DIRECTIONS FOR THIS TASK:
Rewrite the listing from the line with "Comfort Fit Veneers" to the line with "Taparia L Shape Wheel Spanner 310Mm", replacing "Spanner" with "Wrench" and changing nothing else. Leave the pictures out of your answer.

INPUT DATA:
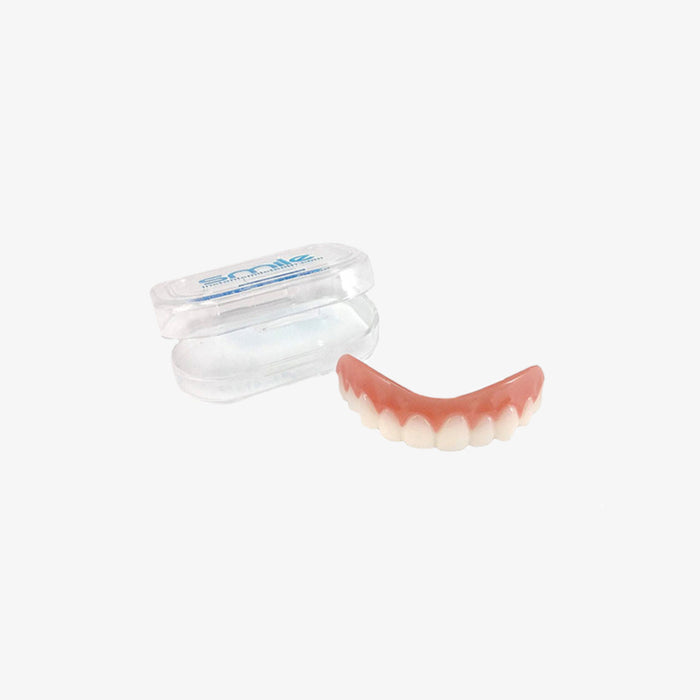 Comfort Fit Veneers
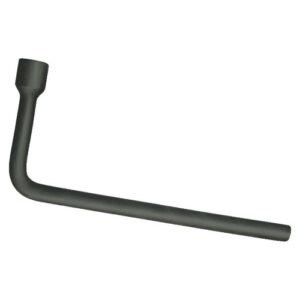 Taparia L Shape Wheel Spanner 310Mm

* * *

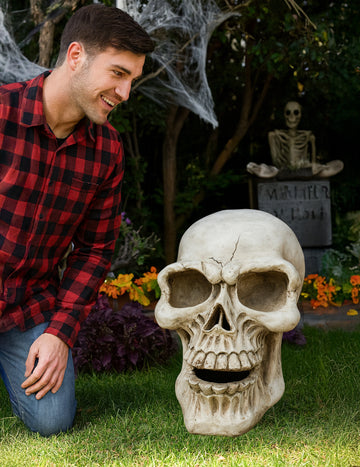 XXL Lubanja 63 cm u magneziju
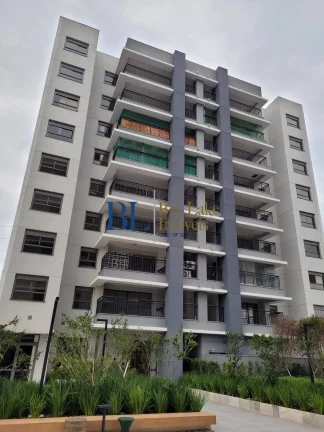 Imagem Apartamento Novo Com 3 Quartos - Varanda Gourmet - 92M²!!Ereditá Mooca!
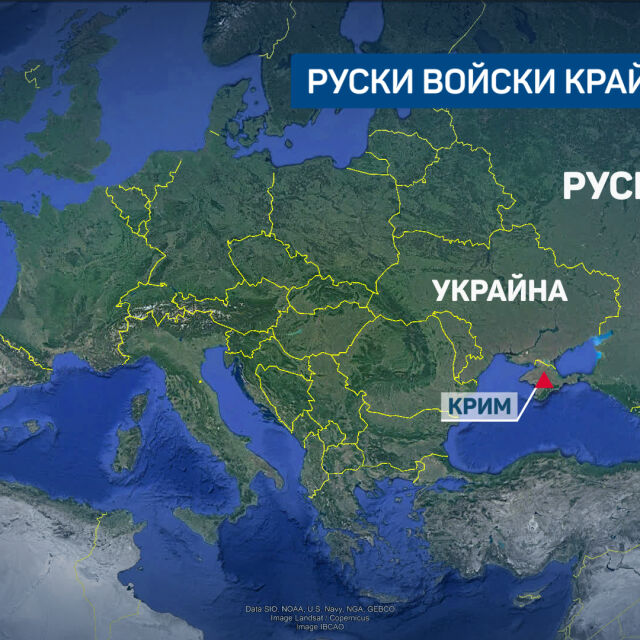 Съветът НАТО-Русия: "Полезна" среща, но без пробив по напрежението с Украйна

--

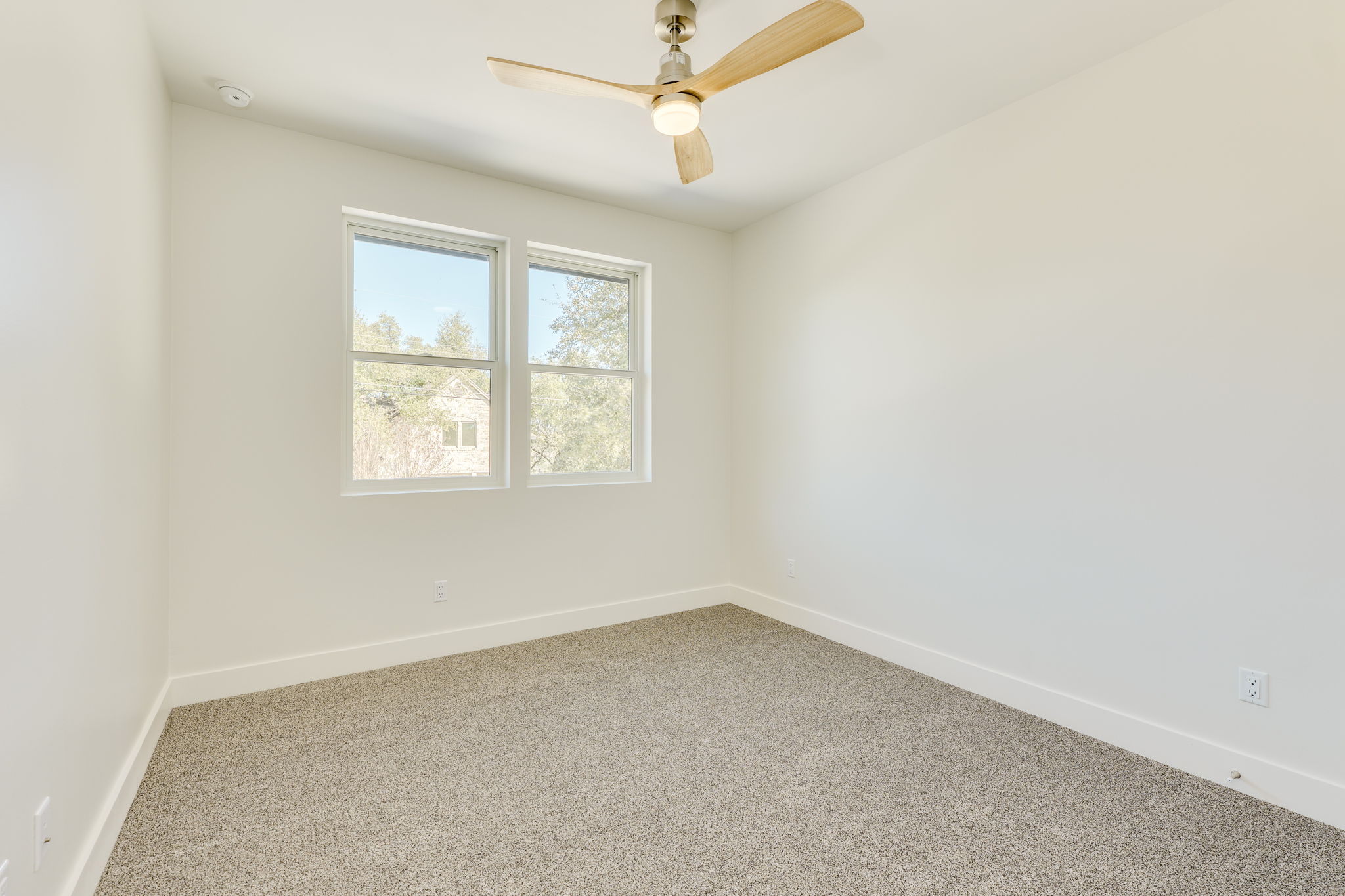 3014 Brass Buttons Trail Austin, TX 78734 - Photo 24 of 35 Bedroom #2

ANSWER FOR THE TASK:
 Comfort Fit Veneers
 Taparia L Shape Wheel Wrench 310Mm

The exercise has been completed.